Fig. 1: GWASs of HMOs in 980 mothers of the CHILD cohort study.

a Overlayed Manhattan plots from GWASs of 19 HMOs (linear regression analyses in PLINK): significant association of SNPs across four chromosomal regions, the strongest association at rs492602 on chromosome 19q13.33 for LNFPI (P = 2.38e–118). Additional associations were detected on chromosomes 19p13.3, 3q27.3 and 10q22.1 (Supplementary Data 1). The x-axis indicates the chromosomal position, and the y-axis indicates the significance of SNP associations (-log10(P)). The red line represents the genome-wide significance P-value threshold (P < 5e–8). The orange highlight SNPs within each of the significant regions. b Overlayed regional plots of SNP associations on chromosome 19: significant associations were detected for 18 of the 19 individual HMOs (all except 6’SL). The red horizontal line represents the genome-wide significance threshold (P < 5e–8). c Overlayed Locus Zoom plots of chromosome 19q13.33: 324 SNPs were associated with individual HMOs. The most significant SNP (rs492602, P = 2.38e–118) is indicated by a dark purple dot, which is in LD (r2 = 0.99) with the known stop-gain variant rs601338 in the FUT2 gene. The x-axis shows genes mapped to this associated genomic region (250 kb) and y-axis indicates the significance of SNP associations (-log10(P)). d Metabolic flux from LNT and LNnT to fucosylated or sialylated pentasaccharides and corresponding HMO concentrations associated with rs601338 in the FUT2 gene.

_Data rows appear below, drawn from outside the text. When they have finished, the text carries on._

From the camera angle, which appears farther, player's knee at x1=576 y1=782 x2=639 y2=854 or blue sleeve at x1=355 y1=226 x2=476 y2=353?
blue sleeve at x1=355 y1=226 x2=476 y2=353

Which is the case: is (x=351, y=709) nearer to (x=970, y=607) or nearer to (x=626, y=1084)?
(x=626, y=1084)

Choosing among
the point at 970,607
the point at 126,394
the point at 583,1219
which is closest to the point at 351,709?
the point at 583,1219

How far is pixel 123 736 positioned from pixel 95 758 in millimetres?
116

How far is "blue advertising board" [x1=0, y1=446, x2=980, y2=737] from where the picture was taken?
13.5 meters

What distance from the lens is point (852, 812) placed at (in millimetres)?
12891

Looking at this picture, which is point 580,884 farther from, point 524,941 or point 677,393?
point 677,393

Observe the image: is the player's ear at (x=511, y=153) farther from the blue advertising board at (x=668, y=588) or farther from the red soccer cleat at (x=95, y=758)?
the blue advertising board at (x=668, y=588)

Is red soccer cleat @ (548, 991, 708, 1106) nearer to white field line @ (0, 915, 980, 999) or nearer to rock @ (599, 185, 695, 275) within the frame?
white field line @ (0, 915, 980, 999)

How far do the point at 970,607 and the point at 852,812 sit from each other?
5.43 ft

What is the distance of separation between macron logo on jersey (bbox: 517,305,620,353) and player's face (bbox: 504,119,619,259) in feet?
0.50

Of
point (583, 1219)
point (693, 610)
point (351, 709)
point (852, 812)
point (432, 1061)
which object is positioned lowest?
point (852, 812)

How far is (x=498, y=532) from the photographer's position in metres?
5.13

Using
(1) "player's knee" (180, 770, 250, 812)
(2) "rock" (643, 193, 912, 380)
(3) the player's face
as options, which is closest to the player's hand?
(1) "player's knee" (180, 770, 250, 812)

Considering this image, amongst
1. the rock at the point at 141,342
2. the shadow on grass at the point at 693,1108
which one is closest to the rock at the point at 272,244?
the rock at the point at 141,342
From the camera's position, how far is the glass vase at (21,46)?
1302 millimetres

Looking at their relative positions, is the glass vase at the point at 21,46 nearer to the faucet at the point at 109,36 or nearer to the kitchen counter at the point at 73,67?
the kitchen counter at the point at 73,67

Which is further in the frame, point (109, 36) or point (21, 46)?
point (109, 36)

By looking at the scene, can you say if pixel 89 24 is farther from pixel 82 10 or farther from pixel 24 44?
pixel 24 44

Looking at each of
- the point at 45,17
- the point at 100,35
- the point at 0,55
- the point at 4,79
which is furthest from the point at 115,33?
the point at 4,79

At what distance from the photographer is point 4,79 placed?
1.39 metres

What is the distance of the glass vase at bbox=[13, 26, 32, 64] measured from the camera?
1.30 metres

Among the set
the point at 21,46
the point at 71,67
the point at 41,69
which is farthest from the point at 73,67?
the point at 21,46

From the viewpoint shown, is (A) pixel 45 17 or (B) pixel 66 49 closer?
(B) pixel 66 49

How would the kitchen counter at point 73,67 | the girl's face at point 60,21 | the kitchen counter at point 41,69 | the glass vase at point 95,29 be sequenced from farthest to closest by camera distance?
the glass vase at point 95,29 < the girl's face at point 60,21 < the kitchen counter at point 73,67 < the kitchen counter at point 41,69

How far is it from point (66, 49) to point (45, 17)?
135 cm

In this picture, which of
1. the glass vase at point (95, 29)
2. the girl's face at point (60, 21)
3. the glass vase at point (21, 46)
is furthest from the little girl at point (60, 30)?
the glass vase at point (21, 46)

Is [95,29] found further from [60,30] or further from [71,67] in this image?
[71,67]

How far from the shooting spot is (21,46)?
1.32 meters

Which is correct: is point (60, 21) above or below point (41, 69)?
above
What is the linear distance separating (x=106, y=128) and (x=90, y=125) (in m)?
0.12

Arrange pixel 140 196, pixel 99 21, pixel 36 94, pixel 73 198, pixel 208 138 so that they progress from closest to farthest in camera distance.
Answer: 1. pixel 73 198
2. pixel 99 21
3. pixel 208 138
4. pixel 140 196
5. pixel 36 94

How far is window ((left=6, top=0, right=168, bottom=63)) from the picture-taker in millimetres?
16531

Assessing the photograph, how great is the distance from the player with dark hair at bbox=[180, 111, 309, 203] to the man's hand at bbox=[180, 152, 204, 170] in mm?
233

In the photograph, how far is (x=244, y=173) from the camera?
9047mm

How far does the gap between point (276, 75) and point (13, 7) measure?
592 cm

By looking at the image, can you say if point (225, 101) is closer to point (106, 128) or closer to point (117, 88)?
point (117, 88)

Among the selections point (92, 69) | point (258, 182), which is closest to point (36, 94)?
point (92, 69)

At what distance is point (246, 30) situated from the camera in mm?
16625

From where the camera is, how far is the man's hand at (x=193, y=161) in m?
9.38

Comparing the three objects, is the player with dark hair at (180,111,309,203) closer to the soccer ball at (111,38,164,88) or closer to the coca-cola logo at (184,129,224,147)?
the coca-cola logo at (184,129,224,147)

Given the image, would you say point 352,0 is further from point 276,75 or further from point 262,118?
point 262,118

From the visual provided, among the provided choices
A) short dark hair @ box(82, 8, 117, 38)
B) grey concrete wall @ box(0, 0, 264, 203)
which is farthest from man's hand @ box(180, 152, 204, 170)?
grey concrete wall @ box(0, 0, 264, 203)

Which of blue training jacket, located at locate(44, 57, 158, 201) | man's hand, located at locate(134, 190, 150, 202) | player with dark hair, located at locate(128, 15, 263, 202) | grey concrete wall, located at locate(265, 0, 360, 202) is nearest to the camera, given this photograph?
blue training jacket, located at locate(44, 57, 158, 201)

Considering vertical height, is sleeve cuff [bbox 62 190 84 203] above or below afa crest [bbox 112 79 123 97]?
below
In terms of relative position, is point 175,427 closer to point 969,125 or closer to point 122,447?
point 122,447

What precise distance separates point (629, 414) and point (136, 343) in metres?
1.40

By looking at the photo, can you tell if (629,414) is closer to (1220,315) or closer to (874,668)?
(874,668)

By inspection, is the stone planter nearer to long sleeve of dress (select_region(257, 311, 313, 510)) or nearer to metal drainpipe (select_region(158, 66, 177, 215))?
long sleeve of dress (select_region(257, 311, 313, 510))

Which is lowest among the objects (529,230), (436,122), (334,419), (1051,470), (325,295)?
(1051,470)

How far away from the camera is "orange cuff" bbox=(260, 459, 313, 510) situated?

The illustrated metabolic pathway shows that this SNP is associated with almost all HMOs, not just the ones that are alpha1-2-fucosylated (e.g. 2’FL or LNFP1). The green oval highlights the alpha1-2-linked fucose. Boxplots show select HMO concentrations associated with rs601338, supporting the illustrated synthesis pathways (N = 980). Box minimum: Q1, box maximum: Q3, box center: median, whiskers (farthest points that are not outliers (i.e., within 3/2 times of interquartile range). e Principal Co-ordinate Analysis (PCoA) plot of overall HMO profiles by SNP rs601338 genotypes using a Bray-Curtis distance matrix. Subjects by genotype: GG, N = 386; GA, N = 405; AA, N = 190. Each dot represents the entire HMO profile of an individual mother. Variations along the primary axis, accounting for 56.6% of overall HMO concentrations, were strongly associated with the stop-gain variant rs601338 in the FUT2 gene.